Any advice/suggestions would be greatly appreciated!
Poor JRW! 😎
Bonds/Reza – That’s a confusing question but the simple answer is that buying bonds denominated in dollars requires you, the foreign country, to get dollars to pay for them. So you have $82Bn Yen and you want to buy $1Bn worth of bonds – what happens. 1st, you must exchange your Yen for $1Bn – that is fine as they are both "in circulation." Next you swap $1Bn of cash for a piece of paper that says Uncle Sam owes you $1Bn in 10 years (boy are you gullible!). You have taken your $1Bn US Dollars OUT of circulation and exchanged it for a piece of paper, thus reducing the overall supply of available US dollars by $1Bn, making the remaining ones more valuable.

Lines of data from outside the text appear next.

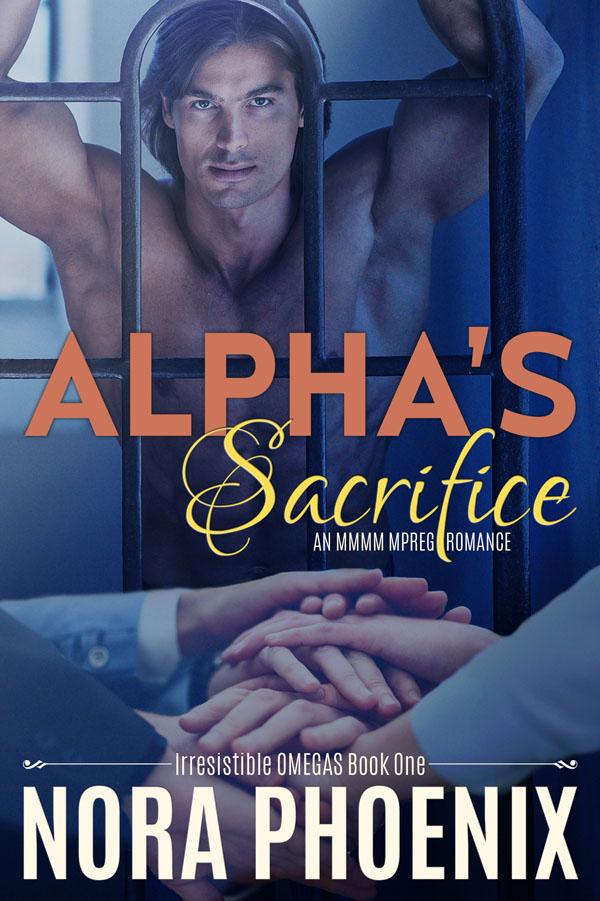 Alpha's Sacrifice - Nora Phoenix - Irresistible Omegas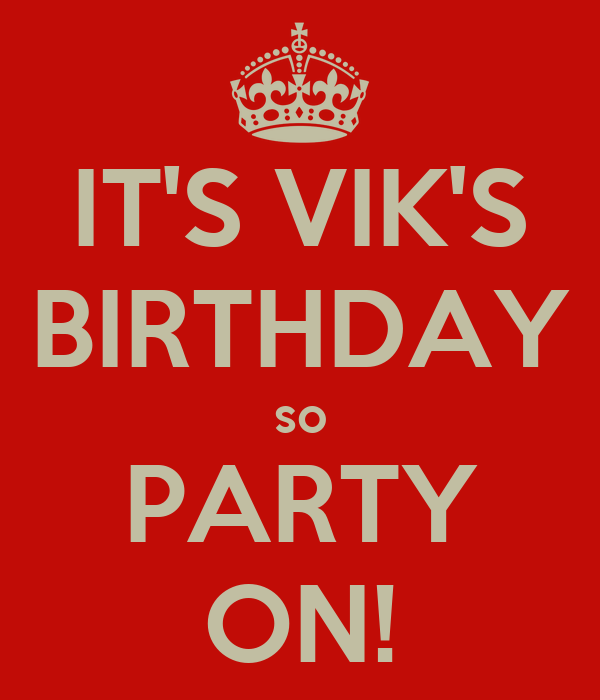 IT'S VIK'S BIRTHDAY so PARTY ON!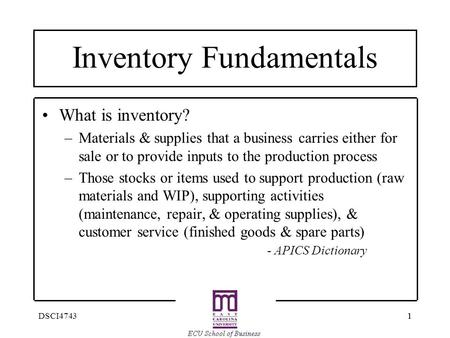 11DSCI4743 Inventory Fundamentals What is inventory? –Materials & supplies that a business carries either for sale or to provide inputs to the production.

When the Fed buys bonds, however, they create money by writing a check. Rather than decrease the money supply they artificially lower the interest rates that are paid for money (by bidding low at Treasury auctions) and cause all the people who have real money to get paid less for the use of it. That is how the Fed robs you every time they write a check. They don’t "create money out of thin air," they create money by devaluing all the other money that exists by whatever small percentage – a crime so small you don’t report it but it’s done to you on weekly basis!
INTC/JVest – I don’t know if it can pop the Nas higher but it sure should give us a good view of the top. There are just such huge expectations built into things right now, it’s hard to imagine how earnings will end up.
And what lotter said (thanks!).
OPEN/DClark – I agree with that short. They are only at $65.69 with 3 days to go. I don’t think you want to pay that premium ahead of time. Just make sure your net $1 collection for the roll doesn’t get away from you (maybe at .50 you execute before it’s too late).
Yodi, thanks for response. I was gone the last 2 hours of the market today, and was not able roll C Oct 4’s before I had to leave. Ouch.
Social Security … no increase in benefits again. 0% for 2010; 0% for 2011.
Way to screw over the seniors DC !
That’s one way to try to hold down the deficit without doing any "cutting".
Unfortunately, seniors have to cope w/ very real food and energy inflation and no COLA on Social Security.
This will also hurt consumer spending, as Zero Hedge is pointing out.